The rats were sacrificed using pentobarbital overdose. Subsequently, normal saline and 4% paraformaldehyde in sodium phosphate buffer was perfused transcardially. The hippocampal tissues were excised and then homogenized with RIPA lysis buffer (Beyotime Institute of Biotechnology) mixed with PMSF. The lysates were centrifuged at 12,000 × g for 15 min at 4°C, followed by protein content determination using the BCA assay kit (Beyotime Institute of Biotechnology). The protein samples (30 µg) were separated by SDS-PAGE on 12% gels and were then transferred to PVDF membranes, which were blocked using 3% BSA (Sigma-Aldrich; Merck KGaA) in Tris-buffered saline for 40 min at room temperature. The membranes were probed with primary antibodies at 4°C overnight, washed with PBS and then incubated for 2 h with horseradish peroxidase-conjugated secondary antibodies (cat. no. 7074; 1:2,000; Cell Signaling Technology, Inc.) at room temperature. Detection and visualization of protein bands were performed using an enhanced chemiluminescence system (EMD Millipore) and the blots were semi-quantified by Quantity-One software version 4.6.3 (Bio-Rad Laboratories, Inc.). The primary antibodies used were: Anti-mTOR (cat. no. 2972; dilution 1:400; Cell Signaling Technology, Inc.), anti-LC3B (cat. no. 2775; dilution 1:1,000; Cell Signaling Technology, Inc.), anti-phosphorylated (p)-mTOR (cat. no. 2971; dilution 1:250; Cell Signaling Technology, Inc.), anti-Beclin 1 (cat. no. sc-48341; dilution 1:1,000; Santa Cruz Biotechnology, Inc.) and anti-β-actin (cat. no. 4967; dilution 1:1,000, Cell Signaling Technology, Inc.).

Nissl staining

The rats were sacrificed after anaesthetization with overdose of sodium pentobarbital. Transcardial perfusion was performed with normal saline (0.9%) and then with 4% paraformaldehyde in 0.1 M sodium phosphate buffer (pH 7.3). Dissection of the brain was followed by fixing with 4% paraformaldehyde at 4°C for 3-days and then paraffin embedding. Brains were sliced into 5-µm sections followed by staining at 60°C for 45 min with 1% Toluidine Blue. Neuronal survival was determined by the examination of Nissl-positive cells in the rat hippocampus. Light microscope (model, BX53; Olympus Corporation) was used for calculation of normal neurons in the CA1 subfield at ×400 magnification. The average number of neurons was calculated in three sections and five representative fields were randomly chosen for each section.

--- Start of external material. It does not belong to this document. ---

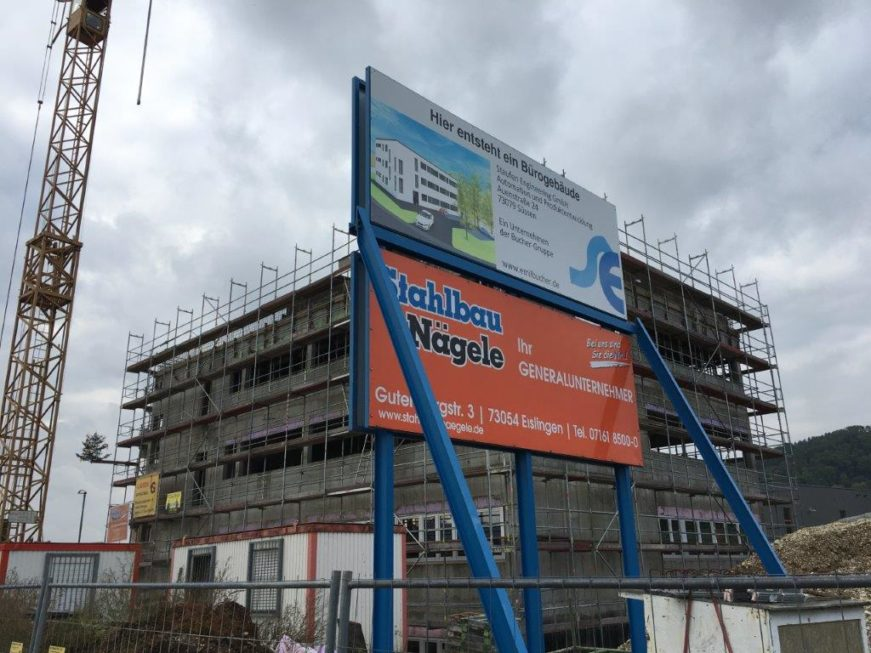 SF-Bau-Bauschild-Richtfest in Donzdorf-Schlüsselfertigbau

Histological analysis using H&E staining

The rats were sacrificed after anaesthetization with 200 mg/kg sodium pentobarbital intraperitoneally. Hippocampal tissues were extracted, subjected to PBS washing and then fixed in 10% neutral buffered formalin at room temperature for 45 min. The tissues were decalcified using EDTA (10%) followed by embedding in paraffin and were then sliced into 3-µm sections. The sections were subjected to H&E staining for 40 min at room temperature and were then examined under a light microscope (Olympus IX81; Olympus Corporation) at ×200 magnification.

Statistical analysis

The data are presented as the mean ± standard deviation of three experiments. Data analysis was performed using SPSS 16.0 statistical software (SPSS, Inc.). The statistical differences between groups were determined using one-way ANOVA followed by Tukey's post hoc test. P<0.05 was considered to indicate a statistically significant difference.

Results

Asiaticoside improves cognitive function in a rat model of VD

Changes in behaviors were significantly impaired in the VD rat model group compared with in the sham group (Fig. 2). Asiaticoside treatment of rats with VD significantly improved the changes in behaviors. In addition, rapamycin administration also mediated an impairment in spontaneously altered behaviors in the rats. Asiaticoside failed to significantly alleviate spontaneously altered behavior impairment in VD rats treated with rapamycin. These findings indicated that asiaticoside effectively improved VD-mediated changes in behavior compared with the VD group.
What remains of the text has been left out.